Mon, Dec 07, 2020 – 5:50 AM
ENVIRONMENTAL, social, and governance (ESG) factors have become an important part of investment decisions. With six in 10 investors regarding ESG capabilities as increasingly important, financial institutions in South-east Asia may no longer hope to thrive without demonstrating impact.
These efforts have been supported by new regulations and guidelines from governments across South-east Asia. For example, the Monetary Authority of Singapore announced a range of new initiatives, including a US$2 billion Green Investment Programme and the recently announced Green and Sustainability-Linked Loan Grant Scheme to support green and sustainability-linked loans.
However, South-east Asia is still punching below its weight when compared to other regions, contributing only 3 per cent of the global total of issuance. But despite Covid-19, interest in sustainability has also never been higher. This provides financial institutions with an opportunity to accelerate the transition to a more sustainable economy and society, and in turn, build trust with their stakeholders.
Hurdles in green finance
It is inevitable that sustainability will become embedded in finance, as societal awareness increases and technology enablers improve. Yet – with a recent Accenture Strategy study revealing that only 21 per cent of CEOs believe that businesses were making a critical contribution to the global goal – more must be done to make the most of sustainable opportunities.
A pertinent issue is that the “greenness” of a financial instrument is not obvious, as many companies do not report ESG data in the same way they report financial data. In fact, 40 per cent of businesses fail to capture or report the financial impact of strong environmental performance.
This can be attributed to the lack of a standardised framework to measuring and communicating sustainable financial performance. While there are several companies assessing bonds, and offering ESG ratings, each company does so differently, which can lead to the ESG score of a company varying differently.
Additionally, while there has been demand from investors and support from governments and regulators for green projects, many corporations are still cautious. This can be attributed to the difficulty in identifying high-quality projects that are ESG-compliant and commercially viable, due to the complexity and high number of compliance-related requirements of such projects. Banks are therefore reluctant to offer green financing to small-size projects, as the effort required to issue funding for small-size projects is almost equivalent to larger ones.
Energising green finance
The current lack of disclosure of ESG data by many corporations has led to asymmetric information, with research revealing the combined financial cost of environmental impacts from telecommunications and consumer goods companies amounting to US$699 billion.
To ensure that businesses are delivering on their promises of sustainability, the use of digital technologies will be paramount. By leveraging technology including big data, machine learning, and artificial intelligence, financial institutions can work towards the convergence of green finance standards to reduce asymmetric information, enabling more accurate identification and assessment of risk.
For instance, a Sustainable Finance Marketplace can be built. This works similar to a mortgage aggregator site where companies can view offers across banks based on their sustainability and credit scores. Businesses of all industries and sizes can participate.

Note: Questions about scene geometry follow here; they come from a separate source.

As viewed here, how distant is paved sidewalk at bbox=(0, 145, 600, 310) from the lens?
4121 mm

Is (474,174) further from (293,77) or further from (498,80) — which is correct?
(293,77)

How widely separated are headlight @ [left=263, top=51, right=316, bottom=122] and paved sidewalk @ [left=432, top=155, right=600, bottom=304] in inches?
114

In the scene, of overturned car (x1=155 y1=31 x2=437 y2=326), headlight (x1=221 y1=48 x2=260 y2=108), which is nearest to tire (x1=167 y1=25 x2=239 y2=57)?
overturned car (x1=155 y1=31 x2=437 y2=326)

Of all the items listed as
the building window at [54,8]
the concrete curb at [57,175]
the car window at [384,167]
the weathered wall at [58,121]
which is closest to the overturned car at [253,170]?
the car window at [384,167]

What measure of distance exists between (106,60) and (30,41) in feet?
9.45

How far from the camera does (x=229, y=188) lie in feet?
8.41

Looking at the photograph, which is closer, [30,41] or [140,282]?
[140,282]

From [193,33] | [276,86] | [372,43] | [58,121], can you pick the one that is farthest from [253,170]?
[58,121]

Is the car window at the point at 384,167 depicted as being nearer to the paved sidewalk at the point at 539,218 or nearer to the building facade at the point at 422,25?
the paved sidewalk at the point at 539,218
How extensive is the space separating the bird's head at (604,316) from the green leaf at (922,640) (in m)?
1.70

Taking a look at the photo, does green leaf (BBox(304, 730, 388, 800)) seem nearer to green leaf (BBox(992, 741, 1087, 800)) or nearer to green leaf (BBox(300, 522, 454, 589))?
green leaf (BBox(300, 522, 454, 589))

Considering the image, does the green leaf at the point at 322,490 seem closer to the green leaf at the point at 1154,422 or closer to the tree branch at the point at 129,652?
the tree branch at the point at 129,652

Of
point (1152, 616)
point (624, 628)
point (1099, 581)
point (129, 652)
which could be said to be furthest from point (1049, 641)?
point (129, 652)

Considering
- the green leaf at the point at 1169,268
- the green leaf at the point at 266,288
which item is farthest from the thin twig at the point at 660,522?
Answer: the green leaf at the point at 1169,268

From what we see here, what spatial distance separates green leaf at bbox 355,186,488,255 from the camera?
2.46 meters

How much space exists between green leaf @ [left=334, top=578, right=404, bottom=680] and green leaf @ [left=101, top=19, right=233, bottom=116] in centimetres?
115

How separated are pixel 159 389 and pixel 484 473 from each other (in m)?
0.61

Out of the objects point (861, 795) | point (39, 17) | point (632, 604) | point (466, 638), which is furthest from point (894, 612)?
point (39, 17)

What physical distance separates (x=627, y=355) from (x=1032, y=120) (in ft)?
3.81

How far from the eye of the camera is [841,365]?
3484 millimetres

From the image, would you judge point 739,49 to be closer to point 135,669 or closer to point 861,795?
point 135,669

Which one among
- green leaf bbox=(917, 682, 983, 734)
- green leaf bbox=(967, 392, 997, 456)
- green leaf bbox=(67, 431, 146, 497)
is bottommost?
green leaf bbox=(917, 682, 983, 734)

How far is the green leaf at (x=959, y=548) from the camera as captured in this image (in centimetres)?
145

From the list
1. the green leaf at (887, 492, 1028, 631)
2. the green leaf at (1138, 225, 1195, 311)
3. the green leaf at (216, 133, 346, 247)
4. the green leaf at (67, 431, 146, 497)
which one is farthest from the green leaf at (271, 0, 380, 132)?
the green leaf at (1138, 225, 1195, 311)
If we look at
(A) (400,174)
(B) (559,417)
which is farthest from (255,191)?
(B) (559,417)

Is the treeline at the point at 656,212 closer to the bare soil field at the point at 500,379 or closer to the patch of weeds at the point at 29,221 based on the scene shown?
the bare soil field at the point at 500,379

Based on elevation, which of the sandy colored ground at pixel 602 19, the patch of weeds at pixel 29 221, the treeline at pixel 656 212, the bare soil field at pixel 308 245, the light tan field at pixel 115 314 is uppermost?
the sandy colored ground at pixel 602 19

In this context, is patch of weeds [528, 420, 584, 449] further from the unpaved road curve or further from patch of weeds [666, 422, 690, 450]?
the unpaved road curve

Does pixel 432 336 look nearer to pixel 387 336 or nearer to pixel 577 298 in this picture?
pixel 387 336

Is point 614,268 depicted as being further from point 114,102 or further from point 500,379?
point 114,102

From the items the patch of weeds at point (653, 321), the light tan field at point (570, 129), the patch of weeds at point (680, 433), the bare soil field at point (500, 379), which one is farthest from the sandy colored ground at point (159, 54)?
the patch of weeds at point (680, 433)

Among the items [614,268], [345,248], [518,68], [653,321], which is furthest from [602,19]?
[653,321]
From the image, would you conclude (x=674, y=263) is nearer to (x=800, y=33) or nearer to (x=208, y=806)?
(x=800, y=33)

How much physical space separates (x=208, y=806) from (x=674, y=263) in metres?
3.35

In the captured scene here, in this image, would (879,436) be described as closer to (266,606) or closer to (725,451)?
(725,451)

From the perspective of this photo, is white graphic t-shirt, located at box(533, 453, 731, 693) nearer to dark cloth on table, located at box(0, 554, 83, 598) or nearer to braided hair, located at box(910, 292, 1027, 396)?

They will just have to create a Sustainable Profile of their company using verified and self-reported data that adheres to a recognised, international standard, such as the Task Force on Climate-Related Financial Disclosures. This data can be verified using blockchain technology across companies, service providers and the marketplace. As a result, SME and commercial clients would have easier access to loans, while banks will have access to trusted, authenticated information – a win-win situation for both.
A collective effort
While green finance has grown rapidly in Singapore and South-east Asia, there is still room for growth, and potential for businesses to benefit from it. However, tackling the key issues of sustainability and digital transformation through technological acceleration and innovation will require a collective effort from the fintech ecosystem.
Singapore’s success as the financial hub in the region has been the result of building capabilities in critical areas. As key stakeholders come together at this year’s Singapore FinTech Festival to strengthen business resilience and sustainability, businesses can work together to position themselves at the head of a sustainable future. There is fundamental pressure for banks to define who they are in the world of tomorrow, not the world of the past.
The writer is Market Unit Lead, Southeast Asia, at Accenture.